◆ WHAT THIS TASK INVOLVES:
From the first line to the last, give the records again exactly and skip the pictures.

(Dataset records)
**********
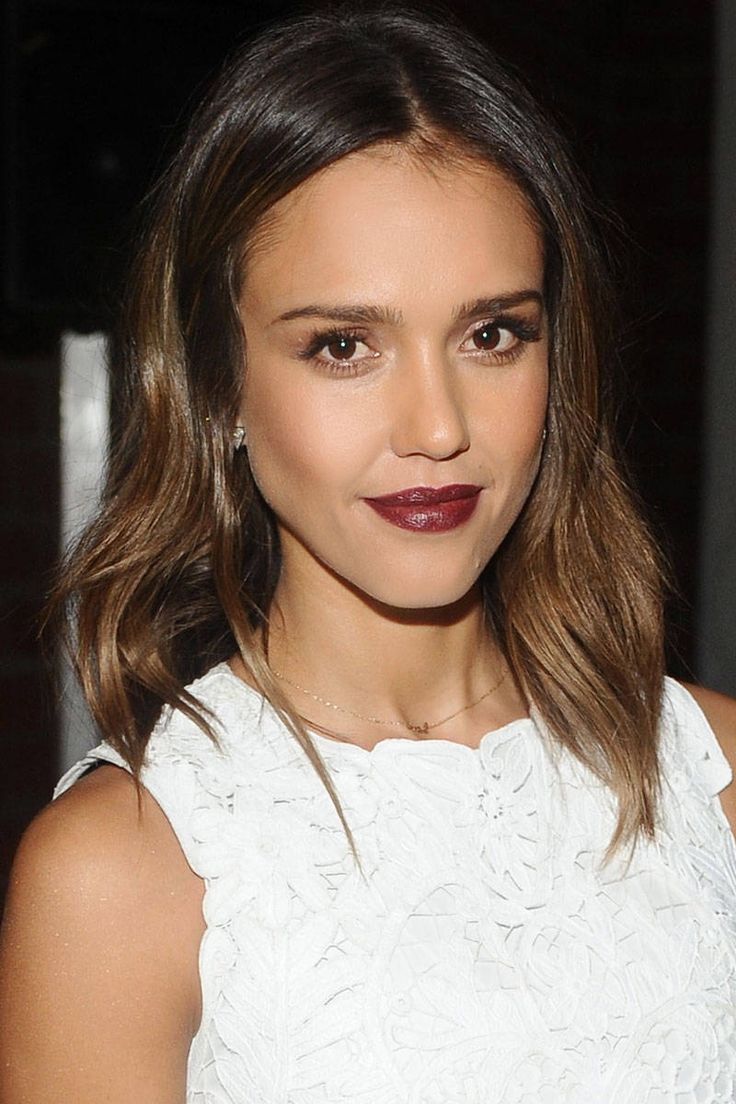 best favourite hair images on pinterest crowns faces and beleza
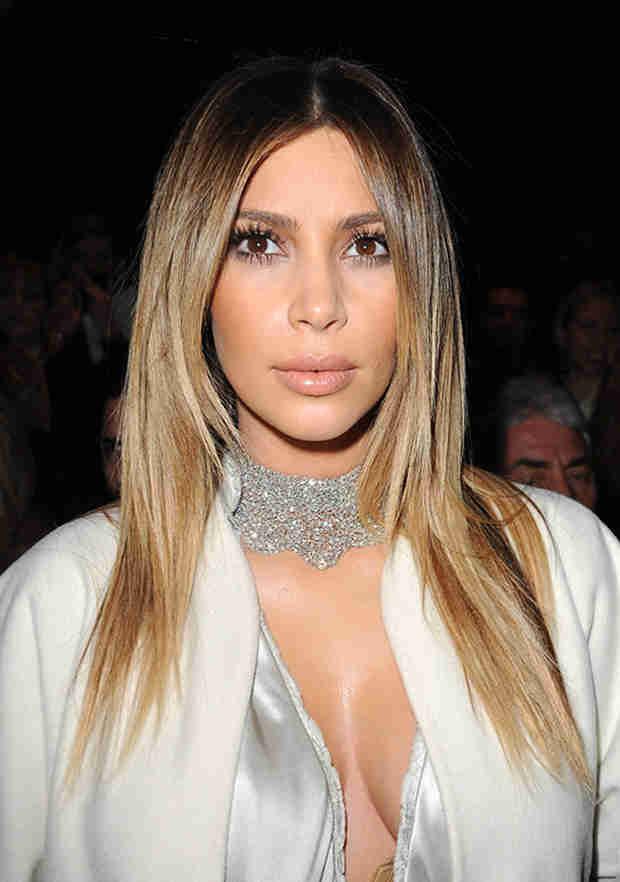 How Will Kim Kardashian Wear Her Hair at Her Wedding?
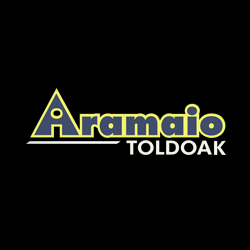 Aramaio Toldoak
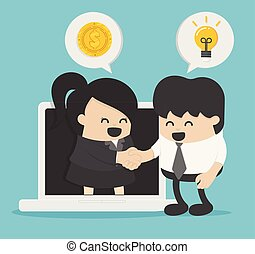 homme affaires, concept, affaires gens, communication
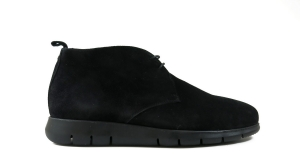 Cardiff 5700 Velour Nero- Hot Nero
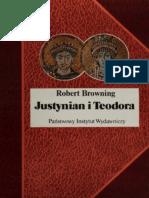 Robert Browning - Justynian i Teodora
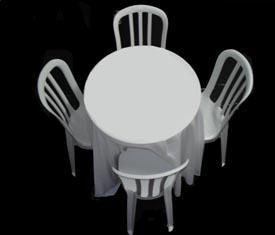 Diferença locações - aluga mesas e cadeiras etc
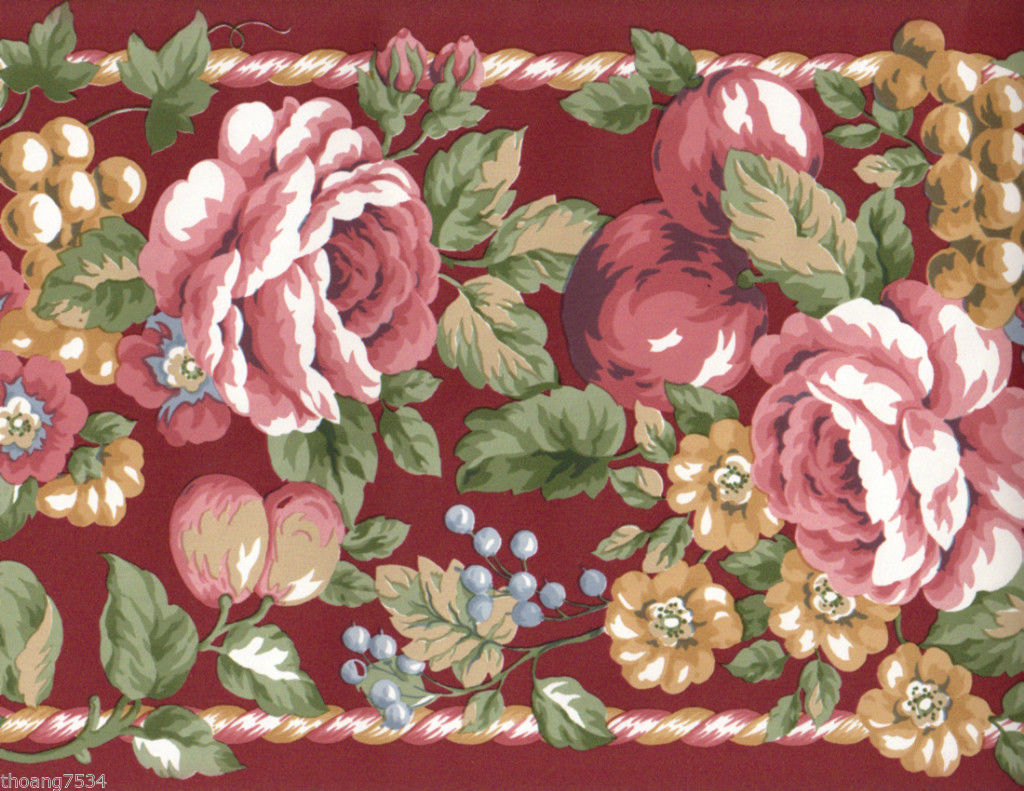 Red Burgundy Cabbage Rose Floral Flower Fruit Apple Grape Rope Wall 1024x791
**********
◆ RESPONSE FOR THIS EXERCISE:
 best favourite hair images on pinterest crowns faces and beleza
 How Will Kim Kardashian Wear Her Hair at Her Wedding?
 Aramaio Toldoak
 homme affaires, concept, affaires gens, communication
 Cardiff 5700 Velour Nero- Hot Nero
 Robert Browning - Justynian i Teodora
 Diferença locações - aluga mesas e cadeiras etc
 Red Burgundy Cabbage Rose Floral Flower Fruit Apple Grape Rope Wall 1024x791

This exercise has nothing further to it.